In this tutorial, we’re gonna build a Spring Boot Rest API example that use Spring Data MongoDB & Maven to make CRUD operations with MongoDB database. You’ll know:
- How to configure Spring Data to work with MongoDB Database
- How to define MongoDB Data Models and Repository interfaces
- Way to create Spring Rest Controller to process HTTP requests
- Way to use Spring Data MongoDB to interact with MongoDB Database
More Practice:
– Spring Boot, MongoDB, Reactive CRUD example
– Spring Boot + GraphQL + MongoDB example with Spring Data & graphql-java
– Spring Boot, MongoDB: JWT Authentication with Spring Security
– Spring Boot MongoDB Pagination example with Spring Data
Exception Handling:
– Spring Boot @ControllerAdvice & @ExceptionHandler example
– @RestControllerAdvice example in Spring Boot
Unit Test: Spring Boot Unit Test for Rest Controller
Documentation: Spring Boot Swagger 3 example
Caching: Spring Boot Redis Cache example
Validation: Spring Boot Validate Request Body
Fullstack:
– Angular 8 + Spring Boot + MongoDB example
– Angular 10 + Spring Boot + MongoDB example
– Angular 11 + Spring Boot + MongoDB example
– Angular 12 + Spring Boot + MongoDB example
– Angular 13 + Spring Boot + MongoDB example
– Angular 14 + Spring Boot + MongoDB example
– Angular 15 + Spring Boot + MongoDB example
– React + Spring Boot + MongoDB example
– Vue.js + Spring Boot + MongoDB example
Contents
Overview of Spring Boot MongoDB CRUD example
We will build a Spring Boot MongoDB Rest CRUD API for a Tutorial application in that:
- Each Tutorial has id, title, description, published status.
- Apis help to create, retrieve, update, delete Tutorials.
- Apis also support custom finder methods such as find by published status or by title.
These are APIs that we need to provide:
Methods | Urls | Actions |
---|---|---|
POST | /api/tutorials | create new Tutorial |
GET | /api/tutorials | retrieve all Tutorials |
GET | /api/tutorials/:id | retrieve a Tutorial by :id |
PUT | /api/tutorials/:id | update a Tutorial by :id |
DELETE | /api/tutorials/:id | delete a Tutorial by :id |
DELETE | /api/tutorials | delete all Tutorials |
GET | /api/tutorials/published | find all published Tutorials |
GET | /api/tutorials?title=[keyword] | find all Tutorials which title contains keyword |
– We make CRUD operations & finder methods using Spring Data MongoDB.
– Rest Controller will be created with the help of Spring Web MVC.
Technology
- Java 17 / 11 / 8
- Spring Boot 3 / 2 (with Spring Web MVC, Spring Data MongoDB)
- MongoDB
- Maven
Project Structure
Tutorial
data model class corresponds to entity and table tutorials.TutorialRepository
is an interface that extends MongoRepository for CRUD methods and custom finder methods.

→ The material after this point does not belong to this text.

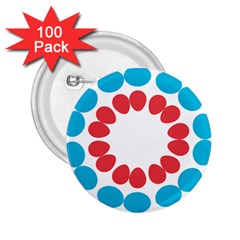 Egg Circles Blue Red White 2 25  Buttons (100 Pack)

It will be autowired inTutorialController
.TutorialController
is a RestController which has request mapping methods for RESTful requests such as: getAllTutorials, createTutorial, updateTutorial, deleteTutorial, findByPublished…- Configuration for Spring Data MongoDB is in application.properties.
- pom.xml contains dependencies for Spring Boot Web MVC and Spring Data MongoDB.
Let’s implement this application right now.
Create & Setup Spring Boot project
Use Spring web tool or your development tool (Spring Tool Suite, Eclipse, Intellij) to create a Spring Boot project.
Then open pom.xml and add these dependencies:
<dependency>
<groupId>org.springframework.boot</groupId>
<artifactId>spring-boot-starter-web</artifactId>
</dependency>
<dependency>
<groupId>org.springframework.boot</groupId>
<artifactId>spring-boot-starter-data-mongodb</artifactId>
</dependency>
Configure Spring Data MongoDB
Under src/main/resources folder, open application.properties and add following lines.
spring.data.mongodb.database=bezkoder_db
spring.data.mongodb.port=27017
Define Data Model
Our Data model is Tutorial with four fields: id, title, description, published.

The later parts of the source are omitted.